Document extract.
════════

Risks Related to International Business

Our international operations subject us to additional risks which could have an adverse effect on our results of operations.

We have reduced our costs by utilizing lower cost labor in foreign countries such as India. For example, at December 31, 2011, over 5,400 of our employees were based in India. These countries are subject to relatively higher degrees of political and social instability and may lack the infrastructure to withstand political unrest or natural disasters. Such disruptions can decrease efficiency and increase our costs in these countries. Weakness of the U.S. dollar in relation to the currencies used in these foreign countries may also reduce the savings achievable through this strategy. Furthermore, the practice of utilizing labor based in foreign countries has come under increased scrutiny in the United States and, as a result, some of our customers may require us to use labor based in the United States. We may not be able to pass on the increased costs of higher-priced United States-based labor to our customers which ultimately could have an adverse effect on our results of operations.

In many foreign countries, particularly in those with developing economies, it is common to engage in business practices that are prohibited by laws and regulations applicable to us, such as the Foreign Corrupt Practices Act (“FCPA”). Any violations of the FCPA or local anti-corruption laws by us, our subsidiaries or our local agents, could have an adverse effect on our business and reputation and result in substantial financial penalties or other sanctions.

Any political or economic instability in these countries could result in our having to replace or reduce these labor sources which may increase our labor costs and have an adverse impact on our results of operations.

Altisource is a Luxembourg company, and it may be difficult to enforce judgments against it or its directors and executive officers.

════════

Entries supplied.
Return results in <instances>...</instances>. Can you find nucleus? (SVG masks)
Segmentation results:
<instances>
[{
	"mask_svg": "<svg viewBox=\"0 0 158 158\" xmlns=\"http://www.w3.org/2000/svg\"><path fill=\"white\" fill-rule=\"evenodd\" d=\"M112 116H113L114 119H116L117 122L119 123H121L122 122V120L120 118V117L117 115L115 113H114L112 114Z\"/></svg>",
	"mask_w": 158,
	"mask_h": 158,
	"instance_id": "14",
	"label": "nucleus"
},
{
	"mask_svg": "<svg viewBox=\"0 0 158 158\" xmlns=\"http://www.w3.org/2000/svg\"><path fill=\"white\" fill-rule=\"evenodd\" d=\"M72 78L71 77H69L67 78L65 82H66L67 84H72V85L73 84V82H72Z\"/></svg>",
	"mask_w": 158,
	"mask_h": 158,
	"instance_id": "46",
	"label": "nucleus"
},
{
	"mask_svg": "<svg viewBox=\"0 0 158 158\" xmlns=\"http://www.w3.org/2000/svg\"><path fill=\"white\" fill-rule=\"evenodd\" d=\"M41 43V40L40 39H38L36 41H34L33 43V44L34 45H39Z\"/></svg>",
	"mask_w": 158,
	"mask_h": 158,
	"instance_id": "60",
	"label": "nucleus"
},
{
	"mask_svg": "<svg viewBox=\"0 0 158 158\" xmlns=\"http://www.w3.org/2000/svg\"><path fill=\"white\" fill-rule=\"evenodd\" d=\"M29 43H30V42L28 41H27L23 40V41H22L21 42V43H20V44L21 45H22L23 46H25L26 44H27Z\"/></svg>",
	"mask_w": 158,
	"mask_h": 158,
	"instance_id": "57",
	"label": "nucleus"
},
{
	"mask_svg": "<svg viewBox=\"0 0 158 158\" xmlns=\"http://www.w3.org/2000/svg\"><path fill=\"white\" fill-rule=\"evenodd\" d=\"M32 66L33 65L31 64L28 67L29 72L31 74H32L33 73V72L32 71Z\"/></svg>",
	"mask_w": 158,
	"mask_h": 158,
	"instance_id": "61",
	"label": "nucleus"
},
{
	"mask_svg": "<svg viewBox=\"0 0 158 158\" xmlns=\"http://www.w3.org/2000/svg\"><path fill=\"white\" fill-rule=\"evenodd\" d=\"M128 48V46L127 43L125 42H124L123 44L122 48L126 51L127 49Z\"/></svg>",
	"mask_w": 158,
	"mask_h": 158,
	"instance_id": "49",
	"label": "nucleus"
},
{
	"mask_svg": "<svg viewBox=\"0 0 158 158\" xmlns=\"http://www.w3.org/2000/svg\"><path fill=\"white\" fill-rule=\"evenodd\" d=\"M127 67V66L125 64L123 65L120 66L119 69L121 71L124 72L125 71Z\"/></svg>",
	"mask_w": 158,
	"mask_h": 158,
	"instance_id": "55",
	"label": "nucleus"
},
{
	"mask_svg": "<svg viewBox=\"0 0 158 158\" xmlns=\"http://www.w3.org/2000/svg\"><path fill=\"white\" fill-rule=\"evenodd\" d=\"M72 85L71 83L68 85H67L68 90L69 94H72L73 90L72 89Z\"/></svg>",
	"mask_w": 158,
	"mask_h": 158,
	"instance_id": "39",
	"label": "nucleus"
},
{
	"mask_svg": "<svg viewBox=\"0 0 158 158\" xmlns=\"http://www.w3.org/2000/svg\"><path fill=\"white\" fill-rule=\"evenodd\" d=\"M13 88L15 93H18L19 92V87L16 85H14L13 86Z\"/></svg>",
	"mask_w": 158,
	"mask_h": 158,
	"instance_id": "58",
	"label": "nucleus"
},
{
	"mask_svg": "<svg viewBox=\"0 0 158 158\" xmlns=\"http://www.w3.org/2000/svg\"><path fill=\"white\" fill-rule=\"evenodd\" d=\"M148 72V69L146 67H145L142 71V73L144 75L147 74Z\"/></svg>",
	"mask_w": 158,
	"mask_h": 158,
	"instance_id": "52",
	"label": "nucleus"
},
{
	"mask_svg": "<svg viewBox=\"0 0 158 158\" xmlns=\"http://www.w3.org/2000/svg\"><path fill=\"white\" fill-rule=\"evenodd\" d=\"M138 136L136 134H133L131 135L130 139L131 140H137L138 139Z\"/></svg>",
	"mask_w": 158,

════════

Required work.
Reproduce the passage from the international business risks text, starting at "In many foreign" and ending at "or other sanctions.".

Exercise solution.
In many foreign countries, particularly in those with developing economies, it is common to engage in business practices that are prohibited by laws and regulations applicable to us, such as the Foreign Corrupt Practices Act (“FCPA”). Any violations of the FCPA or local anti-corruption laws by us, our subsidiaries or our local agents, could have an adverse effect on our business and reputation and result in substantial financial penalties or other sanctions.